**DOCUMENT TEXT**
My Rosebud

This essay is reprinted from the Huffington Post, which published it on 1 September 2015. You can read it there by clicking here.

Gwen Hagen, in a publicity still from her years as an actress.

Gwen Hagen, in a publicity still from her years as an actress.

I’m writing a libretto about Orson Welles right now. Searching, as so many have, for Welles’ Rosebud has made me think about my own. So I wrote to a trusted friend and asked him what he thinks has inspired my life’s work. “Loss,” and “endurance,” he replied. “In the true midwestern spirit, living through what comes.” 

Not surprisingly for a composer, sound figures centrally in my memories of childhood. At age eight, during the summer of ‘69, one of the most comforting sounds I knew was the sound of Mother’s manual Royal typewriter. The telegraphic patter, a rush of keystrokes followed by the thud of the space bar; the zestful (or pensive, or trepidatious) winding sound followed by a sharp click as she pulled on the return lever and hauled the carriage back to begin a new line. The whirr (or whine, or snarl) as a sheet of paper was pulled out; the stuttering sound as a new sheet was fed to the beast.

I could tell how her work was going just by the sound of her typing. Even when it was going badly (longer pauses, more cigarettes, the sound of her chair as it screeched when she got up to look out the window) it made me feel safe. She nearly always cooked at the same time. For some reason, I remember the smells mostly of cabbage, roast beef, baking bread and stews. She listened to the Paganini violin concerti, one after the next, or the local classical radio station, WFMR or Frank Sinatra singing Cole Porter. 

I worked hard not to disturb her, but I was only eight, and, if it was summer, I’d inevitably ask her one too many questions, derail her train of thought and pull her out into the sunshine, where she’d set me a task pulling weeds as she tended her magnificent irises. The hotter the sun beat down, the more intense the smell of the cocoa bean shells that we used to pick up in great sacks for free at the Ambrosia Chocolate Company in the Menominee River Valley and spread on the gardens like mulch. Massive broods of cicadas sang, their husks mixing in with the cocoa bean shells when the nymphs burrowed up out of the ground, moulted and reached maturity. 

She was beautiful, and she knew everything. I was her smart son, and I wanted to learn everything. I was adored. I could read just enough to make my way through a few paragraphs now and then. The language was grown up: adult dialogue about being unfaithful, or desperate or simply puzzled. I still recall fragments of stories about handsome young men standing at the screen door, restive wives left on their own with their children and a copy of A Room of One’s Own, moths throwing themselves at flames, and the folly of parenthood. I remember how the stack of manuscript pages grew and disappeared into large manila envelopes, which she sent to magazines in Philadelphia, New York, Los Angeles or Chicago.

That winter, dread-filled, Mother fielded a series of increasingly upsetting telephone-calls from her beloved brother. A sensitive fine artist and chronic alcoholic, Keith had taken commercial work as art director at the Chicago Tribune. During the last, he confessed that he intended to take his life.

**WORK TO BE COMPLETED**
Transcribe, word for word, the part of the essay above that begins with the words containing "I worked hard" and ends with "and reached maturity.".

**RAW DATA**

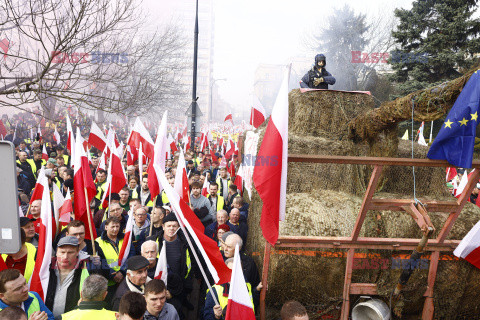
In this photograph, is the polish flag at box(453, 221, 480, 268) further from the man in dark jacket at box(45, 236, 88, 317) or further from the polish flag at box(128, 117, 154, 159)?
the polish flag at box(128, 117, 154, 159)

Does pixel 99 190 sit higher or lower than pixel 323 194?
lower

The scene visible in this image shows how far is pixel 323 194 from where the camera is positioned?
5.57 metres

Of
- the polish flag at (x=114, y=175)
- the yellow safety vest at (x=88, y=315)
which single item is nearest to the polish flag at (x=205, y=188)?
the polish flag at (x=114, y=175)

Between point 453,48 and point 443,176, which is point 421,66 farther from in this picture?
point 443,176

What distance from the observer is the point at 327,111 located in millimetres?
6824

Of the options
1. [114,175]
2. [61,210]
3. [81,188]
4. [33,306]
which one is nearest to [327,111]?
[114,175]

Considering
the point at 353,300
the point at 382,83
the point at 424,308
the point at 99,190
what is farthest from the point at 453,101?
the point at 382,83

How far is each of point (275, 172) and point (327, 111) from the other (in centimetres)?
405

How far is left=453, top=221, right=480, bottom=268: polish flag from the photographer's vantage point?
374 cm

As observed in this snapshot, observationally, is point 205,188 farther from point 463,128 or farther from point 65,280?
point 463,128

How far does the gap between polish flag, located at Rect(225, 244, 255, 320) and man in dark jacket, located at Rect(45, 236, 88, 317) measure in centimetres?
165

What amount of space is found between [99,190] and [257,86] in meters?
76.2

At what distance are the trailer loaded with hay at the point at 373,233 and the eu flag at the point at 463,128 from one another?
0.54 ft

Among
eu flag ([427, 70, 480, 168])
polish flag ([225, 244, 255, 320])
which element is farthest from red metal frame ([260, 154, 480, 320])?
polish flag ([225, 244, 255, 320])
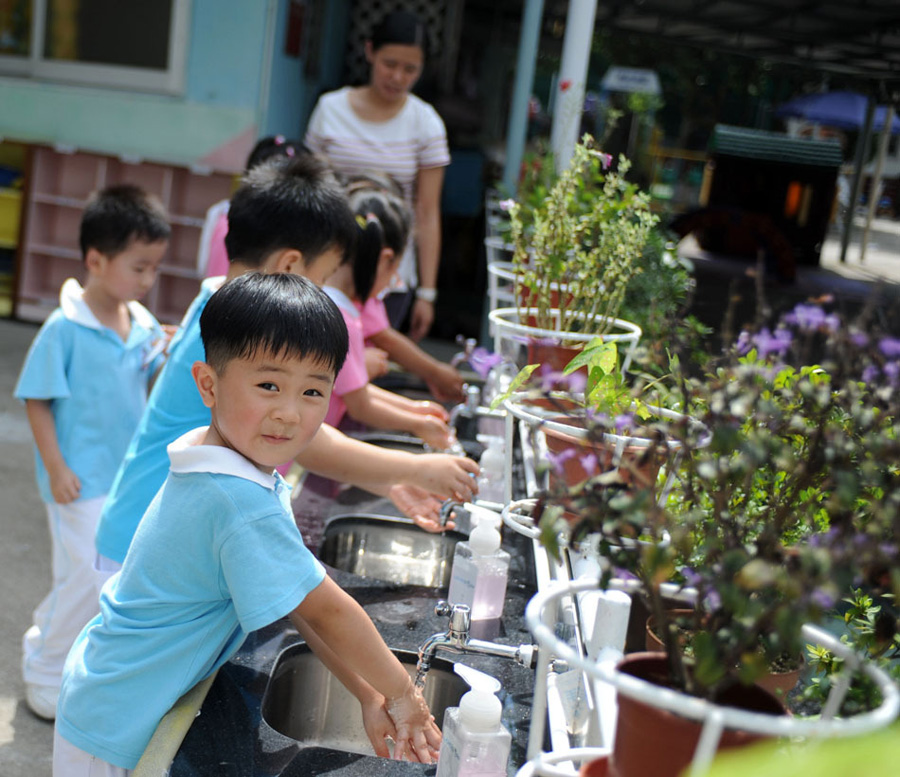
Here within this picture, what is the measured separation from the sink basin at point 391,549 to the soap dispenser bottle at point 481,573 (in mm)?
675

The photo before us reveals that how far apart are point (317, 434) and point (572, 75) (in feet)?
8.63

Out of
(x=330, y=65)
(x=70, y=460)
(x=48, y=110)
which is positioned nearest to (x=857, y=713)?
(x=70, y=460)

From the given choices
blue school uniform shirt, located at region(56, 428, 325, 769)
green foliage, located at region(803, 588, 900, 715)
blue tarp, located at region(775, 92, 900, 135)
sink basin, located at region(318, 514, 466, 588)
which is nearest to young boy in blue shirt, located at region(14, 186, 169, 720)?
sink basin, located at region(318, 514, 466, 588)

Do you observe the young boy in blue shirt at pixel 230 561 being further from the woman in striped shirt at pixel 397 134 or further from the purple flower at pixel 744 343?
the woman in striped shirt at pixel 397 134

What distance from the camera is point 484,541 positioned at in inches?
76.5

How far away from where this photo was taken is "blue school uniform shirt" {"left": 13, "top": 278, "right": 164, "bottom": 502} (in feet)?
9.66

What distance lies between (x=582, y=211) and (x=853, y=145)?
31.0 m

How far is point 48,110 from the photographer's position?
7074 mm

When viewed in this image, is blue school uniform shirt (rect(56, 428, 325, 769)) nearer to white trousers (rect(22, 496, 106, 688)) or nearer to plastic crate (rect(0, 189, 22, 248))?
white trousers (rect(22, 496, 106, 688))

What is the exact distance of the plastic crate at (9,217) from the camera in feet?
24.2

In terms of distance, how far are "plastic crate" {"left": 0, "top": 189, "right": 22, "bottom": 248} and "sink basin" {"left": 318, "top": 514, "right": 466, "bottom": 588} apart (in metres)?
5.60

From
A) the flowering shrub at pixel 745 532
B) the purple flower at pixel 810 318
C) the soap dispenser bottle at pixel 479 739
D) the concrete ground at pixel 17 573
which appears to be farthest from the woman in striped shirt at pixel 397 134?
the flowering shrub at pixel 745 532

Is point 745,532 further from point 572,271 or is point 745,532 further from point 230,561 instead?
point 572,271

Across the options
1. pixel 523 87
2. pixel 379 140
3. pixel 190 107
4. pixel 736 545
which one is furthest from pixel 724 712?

**ANSWER TO THIS EXERCISE**
I worked hard not to disturb her, but I was only eight, and, if it was summer, I’d inevitably ask her one too many questions, derail her train of thought and pull her out into the sunshine, where she’d set me a task pulling weeds as she tended her magnificent irises. The hotter the sun beat down, the more intense the smell of the cocoa bean shells that we used to pick up in great sacks for free at the Ambrosia Chocolate Company in the Menominee River Valley and spread on the gardens like mulch. Massive broods of cicadas sang, their husks mixing in with the cocoa bean shells when the nymphs burrowed up out of the ground, moulted and reached maturity.